A reader asked if I would query photographer Ethan Hill about his recent shoot of Roger Ebert for Esquire. You can read the story on the Esquire website (here) and Roger’s reaction on his blog (here). I asked Ethan to describe the assignment, preparation and shoot:
It was a lucky set of circumstances that I was able to do this shoot at all. I had a slow year last year like just about everyone did and had embarked on what was for me a pretty aggressive promo campaign to try to generate some new work. I think it was the right combination of timing and subject matter of the images on the mailer that I was able to do this shoot.
The difference between the portrait of Roger and most of the other editorial stories I get to work on was the obvious level of sensitivity that was required to how Roger and his wife would feel about having cameras in their home. I had a long conversation with my editor about what Esquire was looking for in getting out of the portrait and also a long conversation with the writer. Chris [writer] had spent two days with Roger and was able to describe the layout of the house, what the rooms looked like that Roger spends most of his time in, what some of his daily work routine’s are….descriptions of things that would be possible picture ideas. It was obvious to me that Chris had a great amount of admiration and love for Roger, and had come away from meeting him a changed man himself. The best stories you get to work on do that to you.
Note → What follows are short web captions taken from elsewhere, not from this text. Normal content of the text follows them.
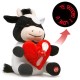 Musical Plush Cow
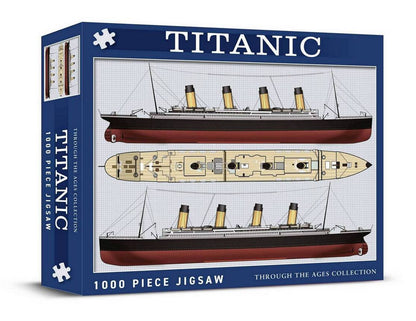 Coach House Partners - Titanic - 1000 Piece Jigsaw Puzzle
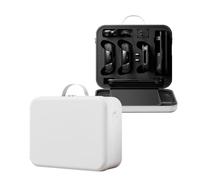 BIOSA Switch 2 Carrying Case Compatible with Nin tendo 2 2025/Joy-con Handle/Controller/Two Pro Controllers/TV Base/Charger Accessories, Portable Switch 2 Protective Case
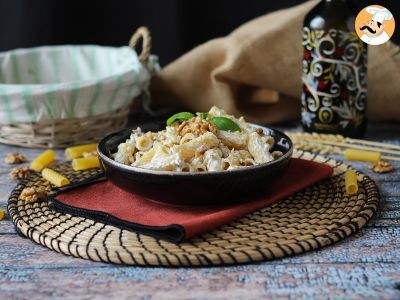 Pasta con ricotta e noci: cremosa e croccante - foto 2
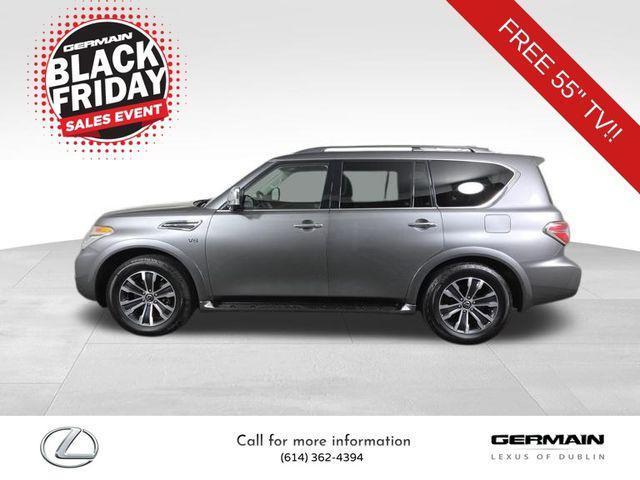 used 2020 Nissan Armada car, priced at $23,842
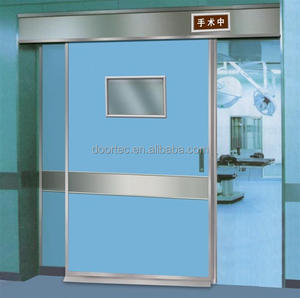 Doortec automática hermético hospital sensor de pie de la puerta corredera/abridor/operador/mecanismo/más/controlador - Product Image 3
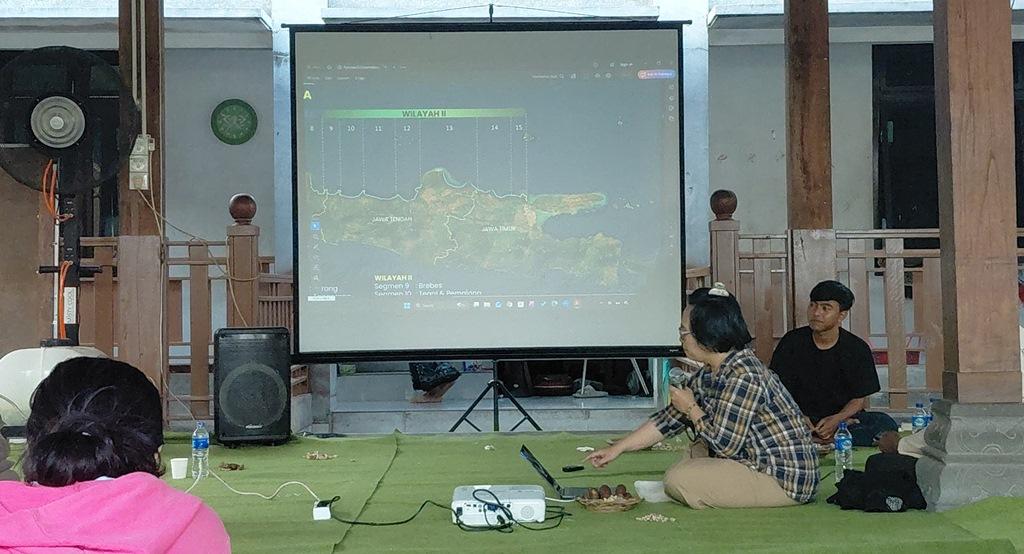 Nelayan Ketar-ketir Ada Pembangunan Giant Sea Wall di Pantura Jateng - Tribunjateng.com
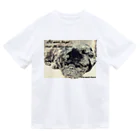 KenHana ハウスの黒パグケンちゃん Dry T-Shirt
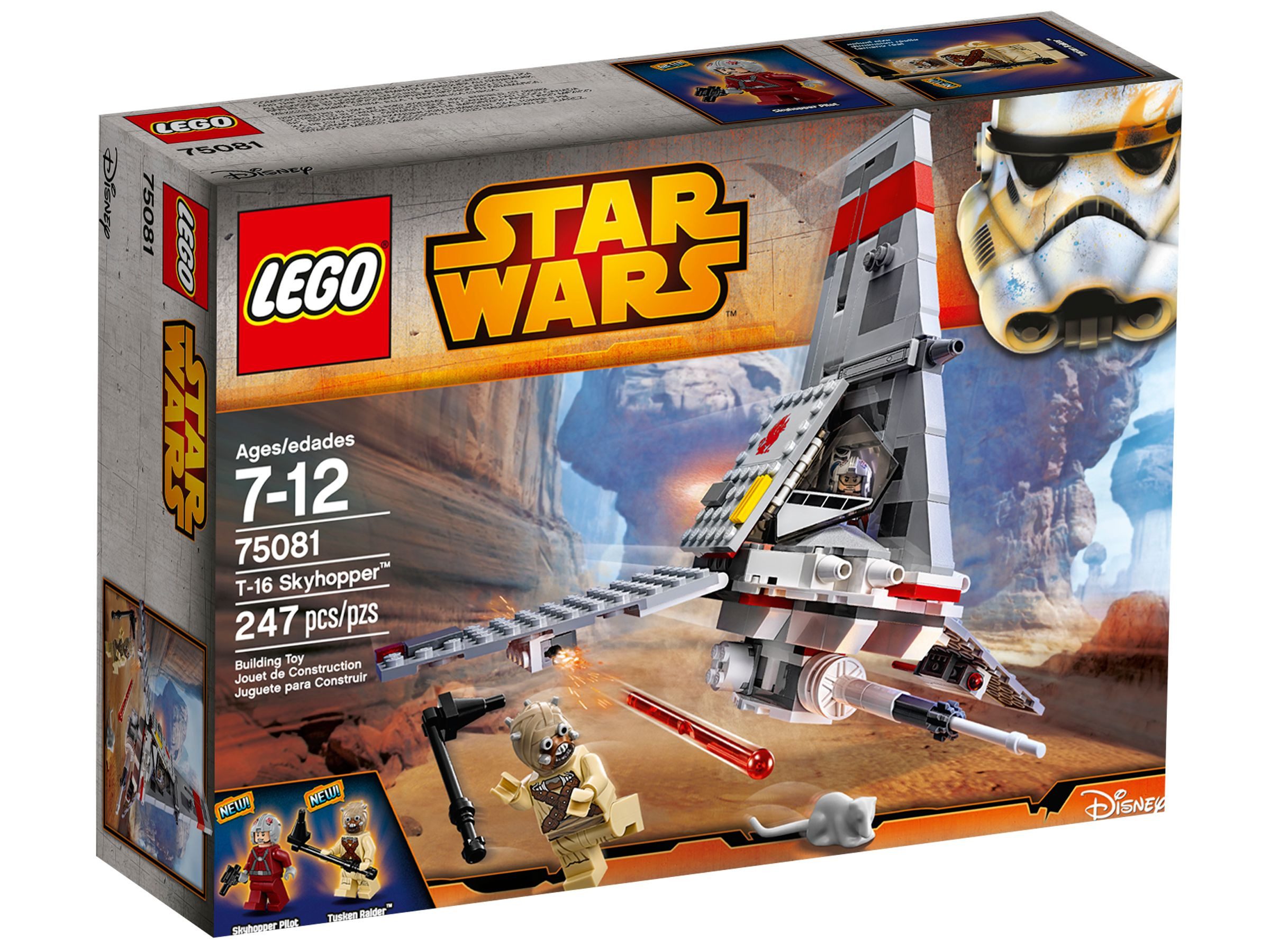 Lego 75081 T-16 Spielbausteine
What was different about this shoot was that I got to have such an in depth conversation with the writer prior to the shoot, and the feeling of care and protection that he has for Roger, the desire that the shoot with a photographer he’s never worked with before go smoothly was palpable. I personally find that level of admiration for ones subjects infectious. I already loved Roger….I’d watched his program with Gene Siskel on TV when I was a kid….but both Chris’ and Michael’s [my editor] enthusiasm just made me want to do this better than usual.
As far as just the nuts and bolts go…a date was set with the editor. After having the conversation with Chris I had a list of specific things to look at [for example, the library, the office, the living room, etc.] when I arrived at the house. I had a brief conversation with Roger’s wife on the phone about a week before the shoot was going to happen just to address any concerns that she might have. The shoot itself was done like any other shoot I’d do. I’ll look around and put a list together that I approve with the person I’m photographing. I find the list a helpful thing to do because it serves as a map for the day everyone involved knows EXACTLY how the shoot will go. I set up a shot with my assistant standing in place, and then I’ll go and get the person who is the subject of the piece to step in front of the camera. I’m slow on the set up but fast when I actually shoot, so I find it helpful on a day where there are many set ups [I think we did 5 with Roger] to try to leave people be as much as possible so that they can get their own work done while I set up the next shot. It allows you to stay and shoot longer and not have your subjects get irritated with you.
The pictures are only as good as the elusive dance of a subjects willingness to give something intimate and meaningful of themselves, and a photographers ability to recognize that at that very moment a gift is being given to them. Roger is undoubtedly a very generous person. It’s strange to me to think about being in Chicago in December, and drinking coffee with Roger and his wife, and the snow that had started early that morning that would make us miss the flight back home that we were meant to be on that same nite. This one in particular just felt like a personal shoot, something I was working on in collaboration with Roger, Chris, and Michael. Then the story runs and it takes on a life of it’s own….Rogers fans get to hear from him again and people have opinions and it becomes much bigger than that quiet snowy afternoon. I just feel really lucky that I got to be a part of this.